Grayson Gerloff and Nolan Whitman won the water-balloon toss.
A highlight of Chamois Day was a demonstration by members of the Chamois, Morrison, and Linn fire departments.
“They did an excellent job of explaining and demonstrating what they do when they arrive on scene at rural fires, and there were so many kids (and adults) who were pumped about being able to hold the hose and squirt the water,” Mehmert said. “That makes a lasting impression on those little guys.”
Keilholz added, “We are very thankful for Chamois, Morrison, and Linn fire departments for demonstrating how they would access water in rural areas with no hydrant. Several community members said they didn’t realize what they did to get water out to those areas. I think kids and adults loved when Chamois and Morrison firefighters let them hold and work the fire hose.”
Throughout the day, visitors to Chamois Day took advantage of free hayrides that took them around town, including to the beautiful Riverside Park by the Missouri River and the Old School on the Hill.
“The volunteers that drove the tractors for the hay wagon rides were super helpful,” said Carter.
There was also an opportunity to reconnect with friends. “I saw people from Chamois I haven’t seen in years,” Carter said. “A lot of people got to catch up, hang out, and enjoy the day.”
More than 30 booths filled the open space near the Catholic Church. “In talking with vendors, they all said they were having a great day, and several of the food vendors sold out before the end of the day,” said Mehmert.
At the end of the day, PTO parade awards were presented, along with raffle drawings for kids and adults.

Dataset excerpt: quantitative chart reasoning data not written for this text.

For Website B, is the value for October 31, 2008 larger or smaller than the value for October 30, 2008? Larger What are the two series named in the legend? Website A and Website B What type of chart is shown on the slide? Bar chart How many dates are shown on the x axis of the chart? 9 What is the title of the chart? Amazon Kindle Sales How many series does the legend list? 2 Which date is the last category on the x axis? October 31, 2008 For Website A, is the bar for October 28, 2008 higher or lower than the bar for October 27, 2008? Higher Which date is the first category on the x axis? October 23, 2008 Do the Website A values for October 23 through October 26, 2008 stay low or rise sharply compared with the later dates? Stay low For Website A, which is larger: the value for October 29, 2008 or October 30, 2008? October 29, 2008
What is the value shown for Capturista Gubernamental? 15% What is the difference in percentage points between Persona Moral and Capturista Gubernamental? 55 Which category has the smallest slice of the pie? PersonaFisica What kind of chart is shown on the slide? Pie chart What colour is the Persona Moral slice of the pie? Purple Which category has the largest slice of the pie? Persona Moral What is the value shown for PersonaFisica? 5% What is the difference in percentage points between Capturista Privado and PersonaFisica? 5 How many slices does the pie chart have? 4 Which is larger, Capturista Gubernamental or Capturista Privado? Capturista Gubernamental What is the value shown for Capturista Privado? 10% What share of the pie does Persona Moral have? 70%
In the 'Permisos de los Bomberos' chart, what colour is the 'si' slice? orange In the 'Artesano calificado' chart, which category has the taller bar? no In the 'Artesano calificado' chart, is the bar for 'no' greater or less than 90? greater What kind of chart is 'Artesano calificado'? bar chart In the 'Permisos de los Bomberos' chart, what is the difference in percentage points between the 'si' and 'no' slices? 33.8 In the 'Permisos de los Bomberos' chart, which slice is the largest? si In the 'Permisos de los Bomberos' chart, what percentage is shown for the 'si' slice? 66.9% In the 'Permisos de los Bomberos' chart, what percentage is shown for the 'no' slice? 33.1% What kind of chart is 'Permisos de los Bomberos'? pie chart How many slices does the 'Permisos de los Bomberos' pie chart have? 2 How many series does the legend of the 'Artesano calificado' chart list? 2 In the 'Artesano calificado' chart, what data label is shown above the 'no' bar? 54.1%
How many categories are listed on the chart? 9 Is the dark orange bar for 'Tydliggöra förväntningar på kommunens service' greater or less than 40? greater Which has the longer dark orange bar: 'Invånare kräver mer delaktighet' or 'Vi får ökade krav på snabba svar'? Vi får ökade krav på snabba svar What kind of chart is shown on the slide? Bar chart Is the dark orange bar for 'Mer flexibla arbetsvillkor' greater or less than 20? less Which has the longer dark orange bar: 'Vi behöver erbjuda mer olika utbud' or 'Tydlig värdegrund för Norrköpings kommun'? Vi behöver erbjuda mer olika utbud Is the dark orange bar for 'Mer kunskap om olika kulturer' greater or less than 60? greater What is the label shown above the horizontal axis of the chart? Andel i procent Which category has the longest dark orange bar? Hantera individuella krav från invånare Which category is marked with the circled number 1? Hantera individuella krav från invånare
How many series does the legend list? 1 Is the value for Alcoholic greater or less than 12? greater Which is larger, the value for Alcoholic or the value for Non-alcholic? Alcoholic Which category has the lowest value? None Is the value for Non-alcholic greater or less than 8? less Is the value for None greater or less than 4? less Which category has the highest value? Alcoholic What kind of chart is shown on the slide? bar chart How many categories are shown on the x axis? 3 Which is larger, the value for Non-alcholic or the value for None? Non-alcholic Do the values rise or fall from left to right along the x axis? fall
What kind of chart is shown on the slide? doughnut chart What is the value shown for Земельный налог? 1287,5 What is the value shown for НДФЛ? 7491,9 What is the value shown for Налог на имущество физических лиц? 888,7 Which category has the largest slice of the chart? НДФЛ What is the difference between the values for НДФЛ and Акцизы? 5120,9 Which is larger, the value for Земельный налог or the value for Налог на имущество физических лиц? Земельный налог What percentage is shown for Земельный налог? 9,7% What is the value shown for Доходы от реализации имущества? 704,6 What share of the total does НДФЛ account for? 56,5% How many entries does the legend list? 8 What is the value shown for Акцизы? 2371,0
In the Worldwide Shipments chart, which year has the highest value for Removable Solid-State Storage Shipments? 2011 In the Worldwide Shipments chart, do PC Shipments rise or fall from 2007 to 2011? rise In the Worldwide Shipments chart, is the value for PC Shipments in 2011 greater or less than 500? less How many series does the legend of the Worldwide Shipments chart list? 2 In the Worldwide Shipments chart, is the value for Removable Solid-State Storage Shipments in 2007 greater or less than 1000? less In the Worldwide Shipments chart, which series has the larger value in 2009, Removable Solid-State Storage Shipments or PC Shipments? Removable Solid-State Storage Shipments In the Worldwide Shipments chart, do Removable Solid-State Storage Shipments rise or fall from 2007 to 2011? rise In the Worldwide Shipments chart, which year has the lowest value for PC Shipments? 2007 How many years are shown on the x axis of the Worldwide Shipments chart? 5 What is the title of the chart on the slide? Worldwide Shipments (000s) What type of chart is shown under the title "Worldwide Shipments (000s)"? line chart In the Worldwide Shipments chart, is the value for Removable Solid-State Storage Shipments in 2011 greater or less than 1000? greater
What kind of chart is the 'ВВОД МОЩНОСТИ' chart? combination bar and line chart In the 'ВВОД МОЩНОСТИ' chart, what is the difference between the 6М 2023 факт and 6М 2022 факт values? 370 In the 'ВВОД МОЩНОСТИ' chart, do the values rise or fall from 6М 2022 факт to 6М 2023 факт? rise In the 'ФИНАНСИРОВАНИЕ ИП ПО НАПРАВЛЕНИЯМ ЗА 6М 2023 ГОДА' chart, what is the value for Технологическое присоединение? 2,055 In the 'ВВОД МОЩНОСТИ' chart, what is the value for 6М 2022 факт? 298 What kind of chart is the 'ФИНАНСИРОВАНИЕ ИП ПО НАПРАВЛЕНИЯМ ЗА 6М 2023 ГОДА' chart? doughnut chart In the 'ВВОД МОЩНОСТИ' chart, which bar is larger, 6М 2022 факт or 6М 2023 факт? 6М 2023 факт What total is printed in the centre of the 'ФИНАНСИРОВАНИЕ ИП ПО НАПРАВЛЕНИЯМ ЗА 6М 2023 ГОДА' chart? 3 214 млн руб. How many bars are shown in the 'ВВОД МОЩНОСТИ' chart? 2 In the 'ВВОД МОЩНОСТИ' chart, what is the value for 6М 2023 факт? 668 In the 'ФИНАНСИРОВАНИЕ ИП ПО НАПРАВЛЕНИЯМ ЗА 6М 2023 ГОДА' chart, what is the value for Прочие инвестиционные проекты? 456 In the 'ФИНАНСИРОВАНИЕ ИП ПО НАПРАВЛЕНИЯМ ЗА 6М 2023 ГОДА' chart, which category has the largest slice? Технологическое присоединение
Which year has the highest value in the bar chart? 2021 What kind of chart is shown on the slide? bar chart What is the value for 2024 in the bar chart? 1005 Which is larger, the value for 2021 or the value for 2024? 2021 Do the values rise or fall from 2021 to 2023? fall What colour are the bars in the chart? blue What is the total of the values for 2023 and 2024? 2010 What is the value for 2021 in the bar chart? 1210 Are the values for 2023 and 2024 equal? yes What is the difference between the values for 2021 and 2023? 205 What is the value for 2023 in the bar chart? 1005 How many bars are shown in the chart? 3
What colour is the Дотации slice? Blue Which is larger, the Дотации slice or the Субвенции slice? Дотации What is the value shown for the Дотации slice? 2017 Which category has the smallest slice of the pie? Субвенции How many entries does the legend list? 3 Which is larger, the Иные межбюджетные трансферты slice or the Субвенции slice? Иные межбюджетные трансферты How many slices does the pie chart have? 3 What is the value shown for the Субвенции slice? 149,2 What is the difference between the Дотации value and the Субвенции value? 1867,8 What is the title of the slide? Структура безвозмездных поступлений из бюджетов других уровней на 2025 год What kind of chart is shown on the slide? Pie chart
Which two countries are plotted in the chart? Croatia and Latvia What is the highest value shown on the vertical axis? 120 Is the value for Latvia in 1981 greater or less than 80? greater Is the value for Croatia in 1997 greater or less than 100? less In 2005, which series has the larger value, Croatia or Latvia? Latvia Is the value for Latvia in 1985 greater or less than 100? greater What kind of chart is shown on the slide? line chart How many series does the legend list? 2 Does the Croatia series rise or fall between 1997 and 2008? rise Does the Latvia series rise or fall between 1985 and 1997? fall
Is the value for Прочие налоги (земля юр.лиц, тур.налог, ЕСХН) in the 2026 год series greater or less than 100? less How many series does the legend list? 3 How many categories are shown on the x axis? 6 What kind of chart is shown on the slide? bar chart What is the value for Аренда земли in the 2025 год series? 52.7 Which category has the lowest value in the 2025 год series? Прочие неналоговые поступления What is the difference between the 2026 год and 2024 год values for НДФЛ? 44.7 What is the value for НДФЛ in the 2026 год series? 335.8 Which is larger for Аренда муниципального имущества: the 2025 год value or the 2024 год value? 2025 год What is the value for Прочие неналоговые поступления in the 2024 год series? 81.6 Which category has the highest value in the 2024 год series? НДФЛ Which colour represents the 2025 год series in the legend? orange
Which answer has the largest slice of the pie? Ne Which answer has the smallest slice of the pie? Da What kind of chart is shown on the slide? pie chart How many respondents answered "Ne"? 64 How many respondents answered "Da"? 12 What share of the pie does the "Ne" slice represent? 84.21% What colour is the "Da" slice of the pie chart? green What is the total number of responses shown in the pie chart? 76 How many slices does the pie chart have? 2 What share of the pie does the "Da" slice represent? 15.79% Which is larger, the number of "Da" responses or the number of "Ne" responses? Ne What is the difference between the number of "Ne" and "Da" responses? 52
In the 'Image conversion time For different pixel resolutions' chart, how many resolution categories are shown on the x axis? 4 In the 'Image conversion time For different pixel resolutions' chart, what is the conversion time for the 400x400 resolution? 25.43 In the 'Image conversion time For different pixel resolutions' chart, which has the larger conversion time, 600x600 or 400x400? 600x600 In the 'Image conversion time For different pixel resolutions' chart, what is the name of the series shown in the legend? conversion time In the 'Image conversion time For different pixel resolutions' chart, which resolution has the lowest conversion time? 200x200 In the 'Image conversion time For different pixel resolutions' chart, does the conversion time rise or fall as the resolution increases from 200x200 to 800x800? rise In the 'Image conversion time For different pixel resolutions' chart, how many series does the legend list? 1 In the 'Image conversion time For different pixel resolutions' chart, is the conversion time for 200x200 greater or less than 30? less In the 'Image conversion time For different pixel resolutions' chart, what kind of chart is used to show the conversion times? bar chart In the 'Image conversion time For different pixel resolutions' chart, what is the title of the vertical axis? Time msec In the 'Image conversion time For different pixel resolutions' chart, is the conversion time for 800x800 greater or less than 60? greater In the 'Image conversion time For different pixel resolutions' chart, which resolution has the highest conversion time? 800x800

“We had a ton of raffle prizes that Connie Smith and David Keisker secured for us, and it’s such a blessing to live in a community where businesses and individuals give so freely,” said Mehmert. “I felt like we were ‘Celebrating Our Roots’ all day, and it was just a little piece of Americana that makes small towns so special.”
With his DJ setup, Sean Hackmann is always a tremendous help, Carter added. He has provided this service for 22 years.
The washers and cornhole tournaments were a great part of the celebration as well, Carter noted.
“All in all, I think it was a successful, fun-filled day,” said Carter in her first year on the committee. “I am honored that Dawna and Becca asked me for help. They are truly amazing girls! We also had a lot of insight from fellow community members on new ideas to try and implement for next year, which is always welcome and appreciated.”
Keilholz agreed. “I love working with Becca and Amanda and feel we helped the community celebrate their roots,” she said. “Now, we’ll take a couple of months off and start planning again.”
A break is in order, Mehmert said. “Dawna, Amanda, and I are going to breathe for a little bit, but we’ve already got ideas brewing for next year, so we can’t wait to see everyone on the third Saturday of September, and we’ll do it all again,” she added.
The ladies expressed their appreciation for everyone involved in making the event a success.
“Without all these community members willing to step up and help out/donate/volunteer, Chamois Day would be a disaster,” said Carter.